BAR Technologies and Yara Marine Technologies have agreed to design and implement wind-assisted propulsion for the shipping industry.
WindWings are 45-metres-tall solid wing sails fitted to the deck of ships to harness the power of the wind.
The companies plan to carry out the first commercial retrofit to a Cargill vessel, ready for delivery next year.
The advantage to WindWings is an up to 30% reduction in fuel consumption for bulk carriers, tankers and other large vessels, according to the partners. This, they say, can be carried out with a combination of wind propulsion and rout optimisation.
Yara Marine is to offer the technology to ship owners around the world. It will also manage the procurement, construction, installation, service and training for the WindWings.
Under the terms of the agreement, Yara and BAR Tech will sell WindWings to the wider shipping industry, with BARTech retaining the obligation to continue to innovate and establish additional WindWings offerings.
In order to ensure a smooth pathway to bring the technology onto the global stage, BARTech, Cargill and other WindWings project partners are in regular dialogue with class society DNV. They say they have already been through the rigours of hazard workshops in order to demonstrate the safety and effectiveness of the product, ensuring significant progress towards Approval In Principle.
BARTech chief executive officer John Cooper said working with Yara to deliver the first installation of WindWings sets the benchmark as a true industry first.
“Moving forward, the time is right for WindWings to be offered across the global industry, by benefitting from Yara Marine’s extensive network and experience,” he said.

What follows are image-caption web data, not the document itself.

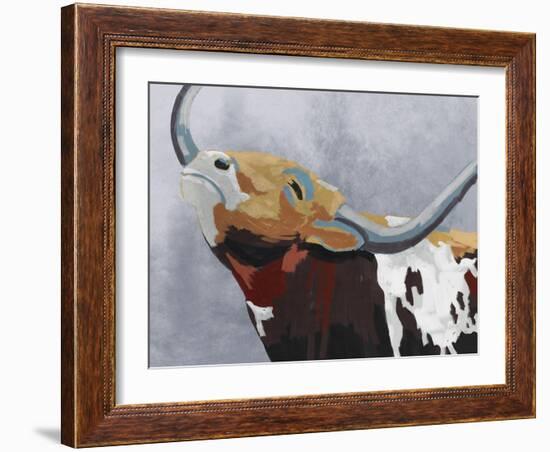 Wandering Bull-Marcus Prime-Framed Art Print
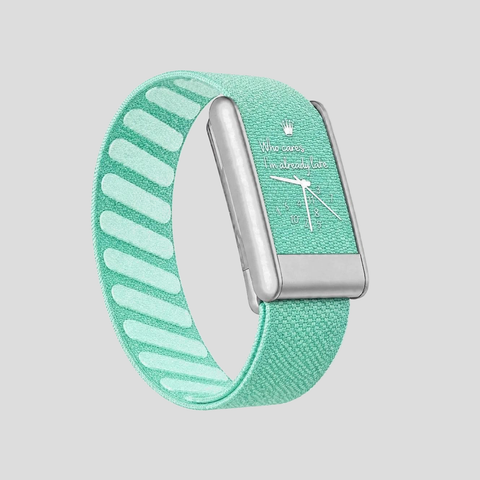 Bracelet nylon turquoise pour Whoop 5.0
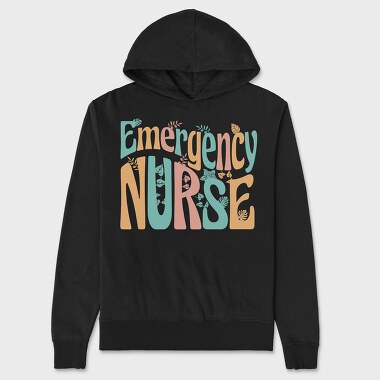 Emergency Nurse, Hanorac Oversize Barbati (Unisex)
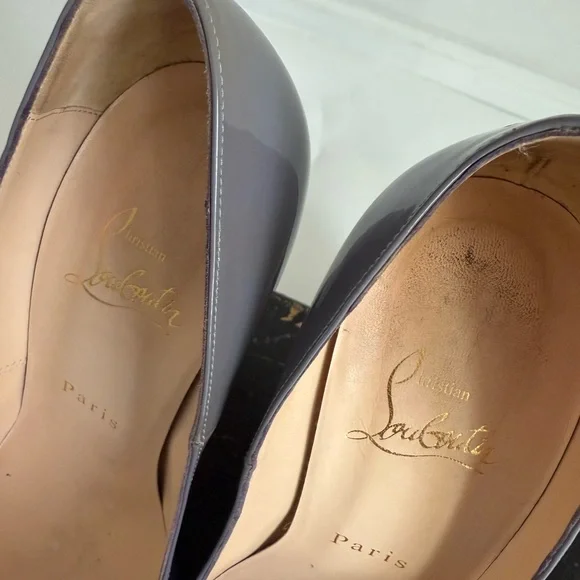 Christian Louboutin Women's Purple Peep-Toe Heels‎ - Picture 4 of 6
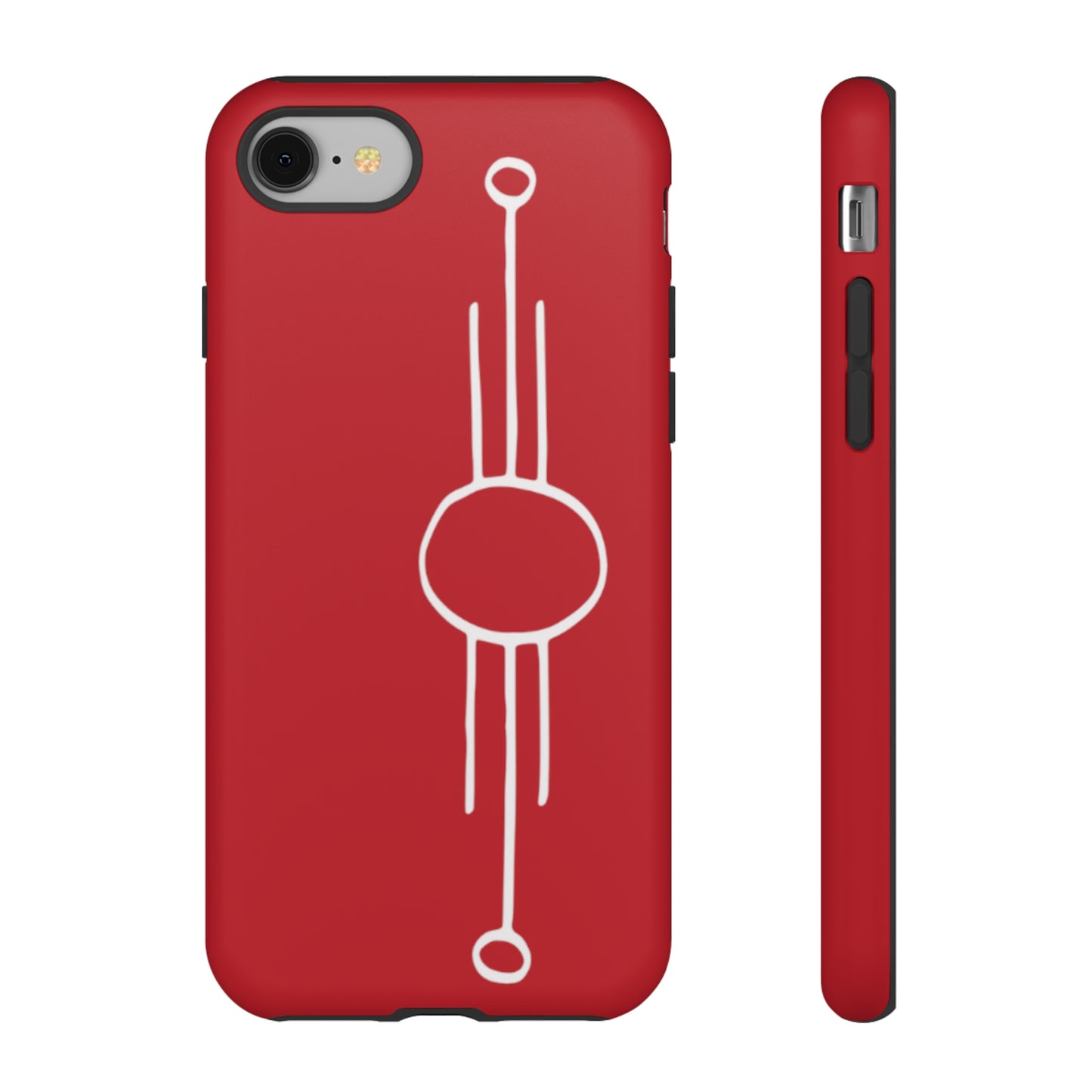 Alignment #1 · Tough Case (Dark Red)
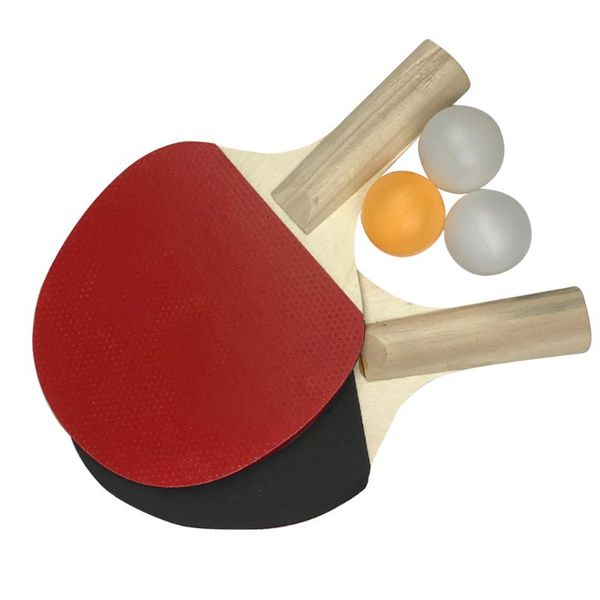 

table tennis raquets rubber faced racket beginner training -pong board set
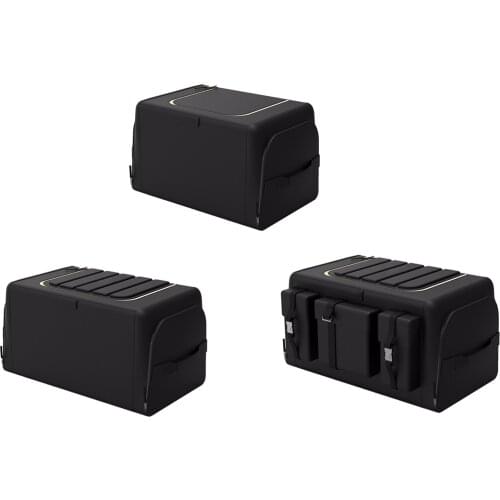 Car Trunk Organizer Box Large Capacity Oxford Cloth Foldable Nonslip Cargo Storage Box With Lid For Auto Car Interior Accessory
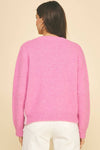 Crew Neck Color Block Long Sleeve Sweater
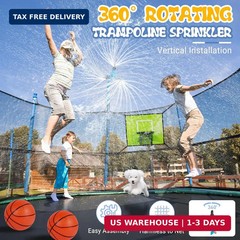 Trampoline Accessories Kit Kids,Basketball Hoop with 3 Mini Basketballs,50FT Sol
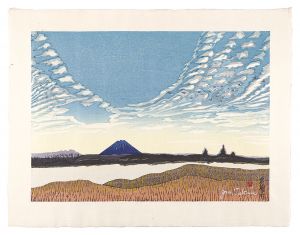 Eight Views of Chofu / Mount Fuji from Tamagawa / Sekino Junichiro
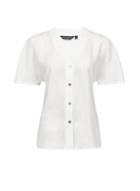 Dorothy Perkins *ivory Button Shirt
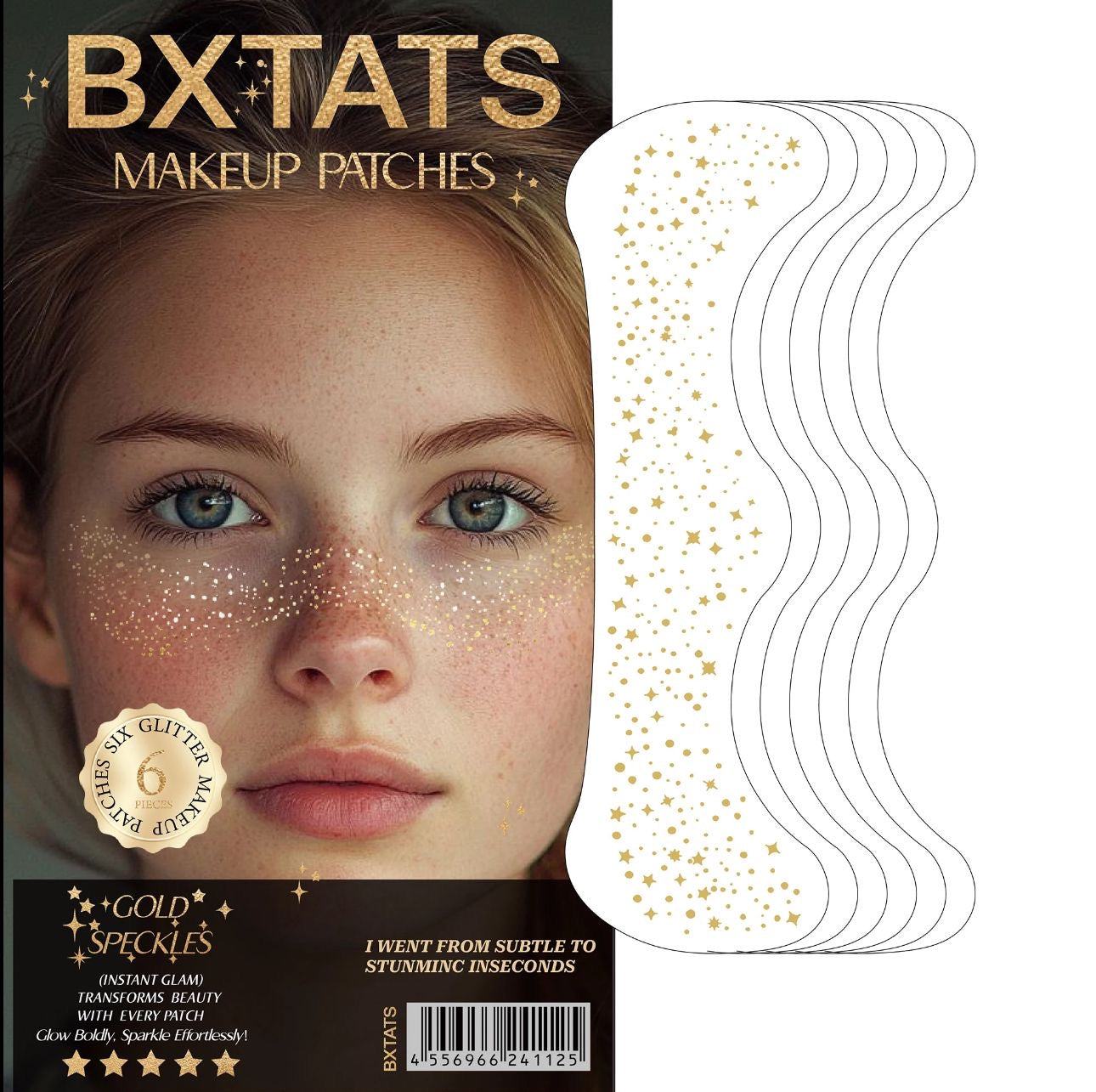 Freckles face makeup patches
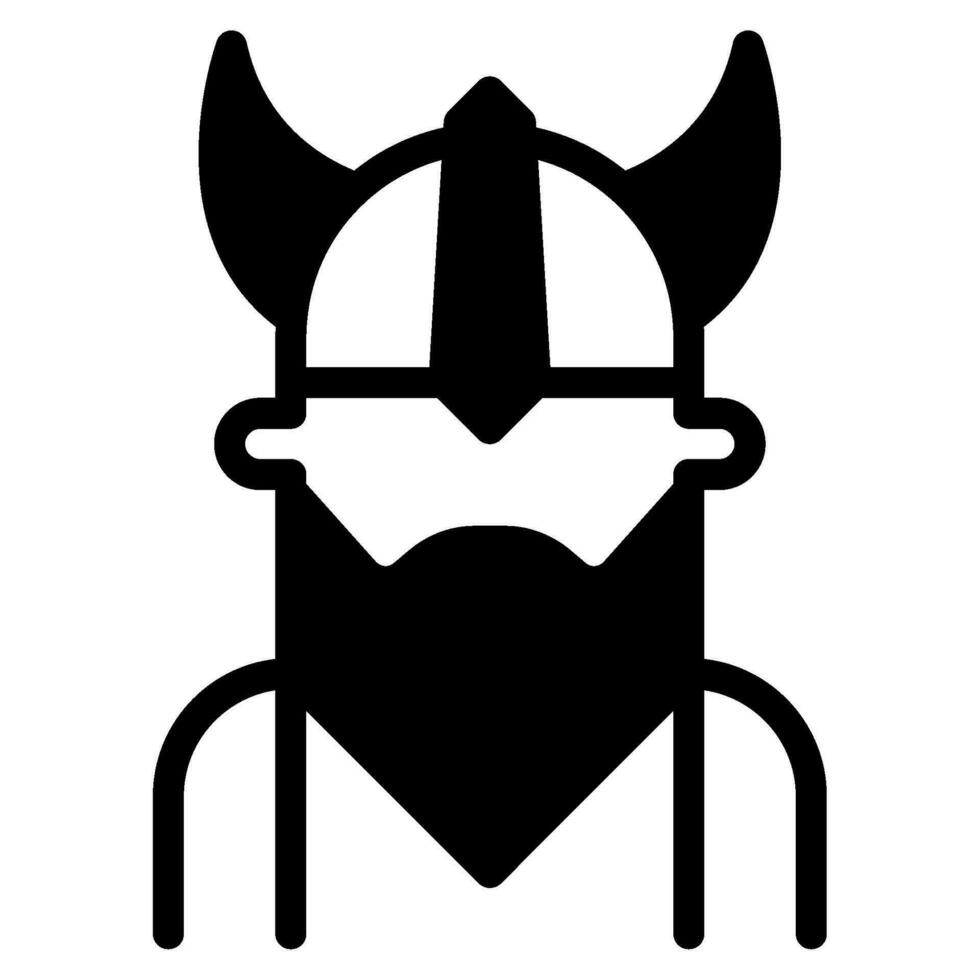 Viking icon illustration for UIUX, infographic, etc vector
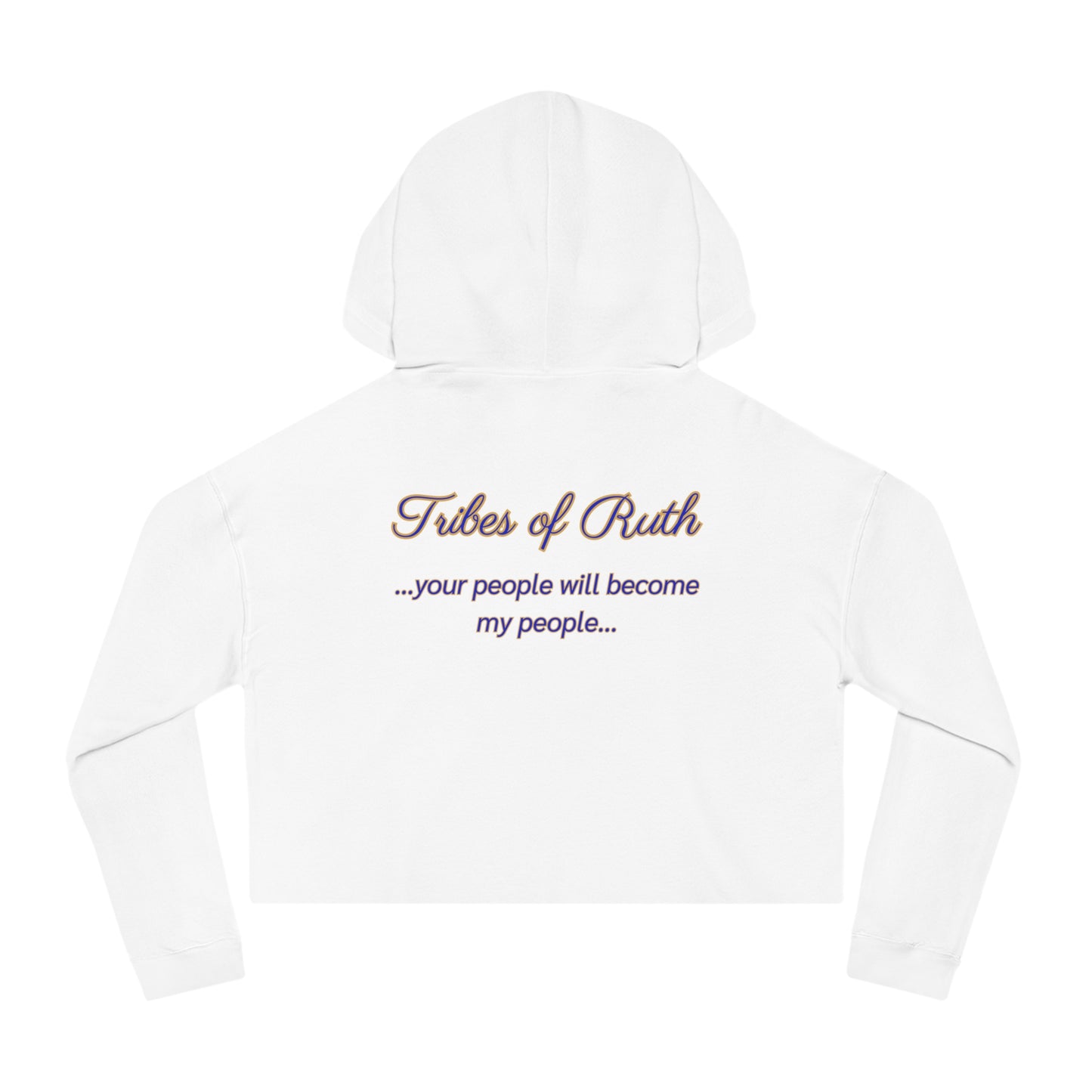 Tribes of Ruth ~ Women’s Cropped Hooded Sweatshirt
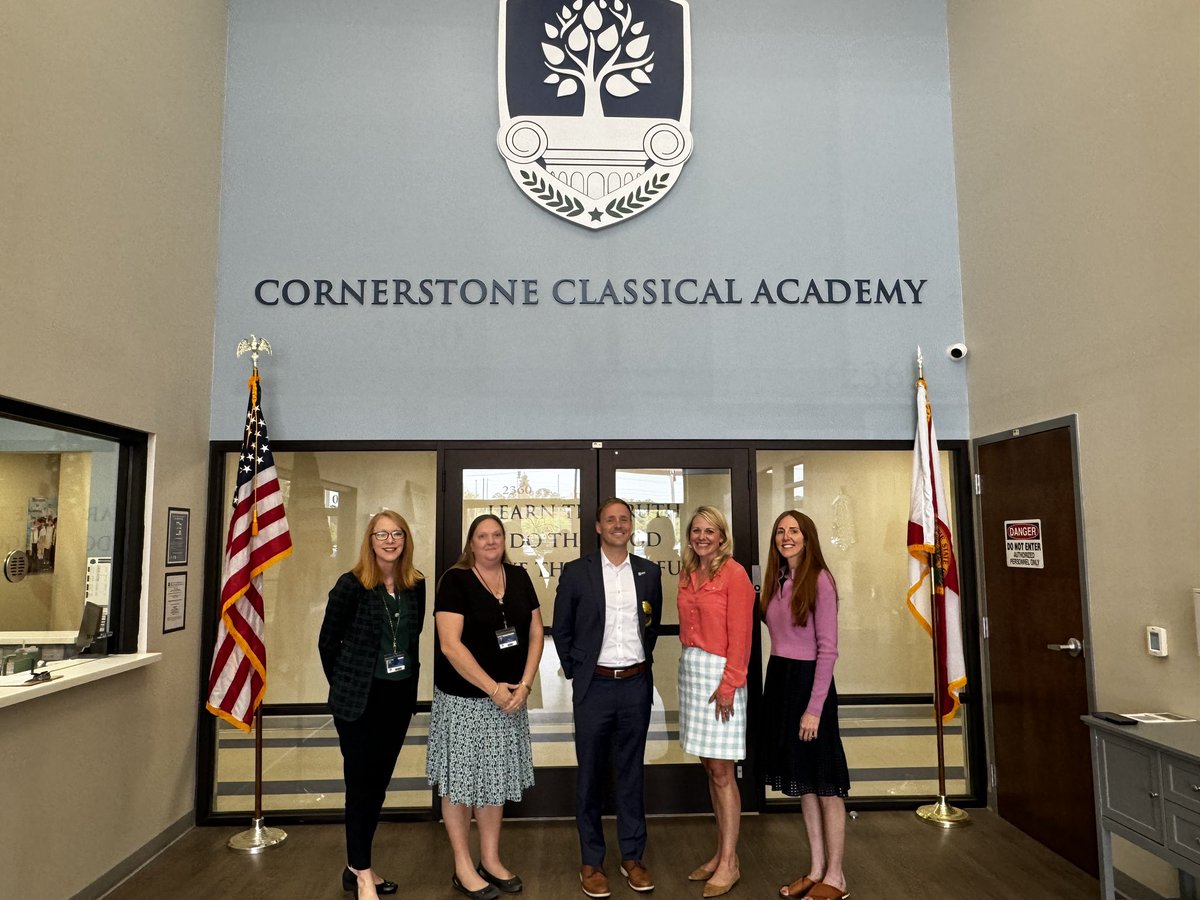 Cornerstone Classical in Jacksonville, Florida should not exist. It was loved and willed into existence against impossible odds. We passed a kindergarten class in the hallway walking into the school and the school’s founder, Lindsay Hoyt, stopped the students and asked them to…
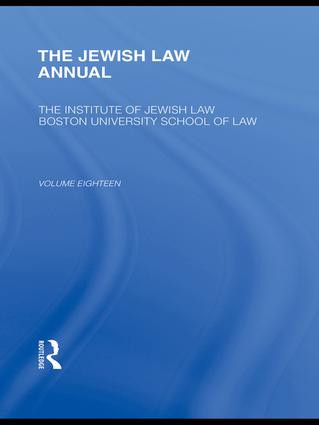 The Jewish Law Annual Volume 18 - 9781138973824 by Berachyahu Lifshitz, 9781138973824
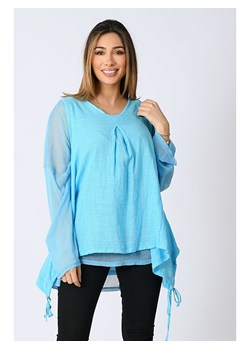 Bluzka "Elsa" w kolorze turkusowym ze sklepu Limango Polska w kategorii Bluzki damskie - zdjęcie 135728520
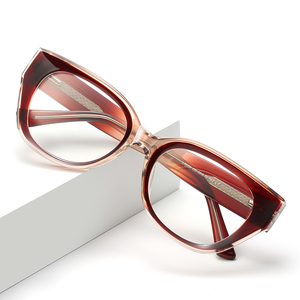 Montatura per Occhiali da Vista LS020 da Donna, Stile Punk, Ovale, con Bordo Completo - Look Naturale, Blocco Luce Blu, Anti-Radiazioni, Ideale per <span class=keywords><strong>Foto</strong></span> <span class=keywords><strong>di</strong></span> Influencer - Product Image 1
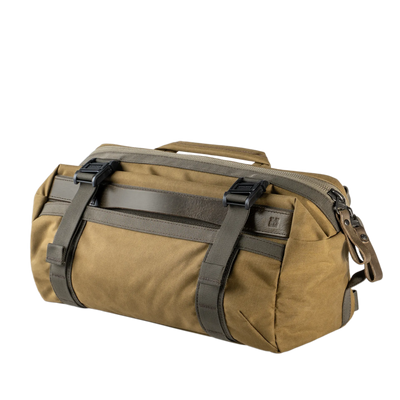 Wotancraft Easy Rider v2 10L sling camera bag in khaki brown, front view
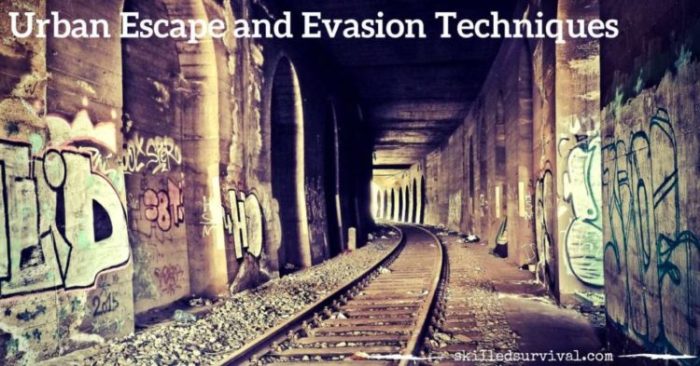 Evasion escape urban
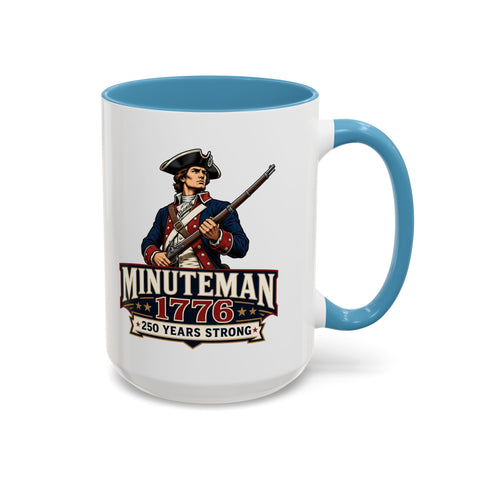 Minuteman 1776 Mug – Patriotic 250th Anniversary Coffee Mug - Laugh Suppy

Yara chief executive officer Thomas Koniordos said most of the value chain is already set up, and the company is getting ready to sell and deploy the product.
“Since we first began discussions with BARTech, we’ve been increasingly impressed with the scope of the technology, and the firm’s commitment to continue to refine and develop the offering. We’re very much looking forward to beginning work on behalf of Cargill for the first vessel installations,” Mr Koniordos said.
Cargill president, ocean transport Jan Dieleman said wind propulsion is increasingly important due to its high energy-saving potential, and because it works well with other devices and fuels.
“WindWings is a novel solution which is a great addition to our toolkit and through our partnership we will bring bespoke wind solutions to customers who are actively seeking to reduce carbon dioxide emissions from their supply chain,” Mr Dieleman said.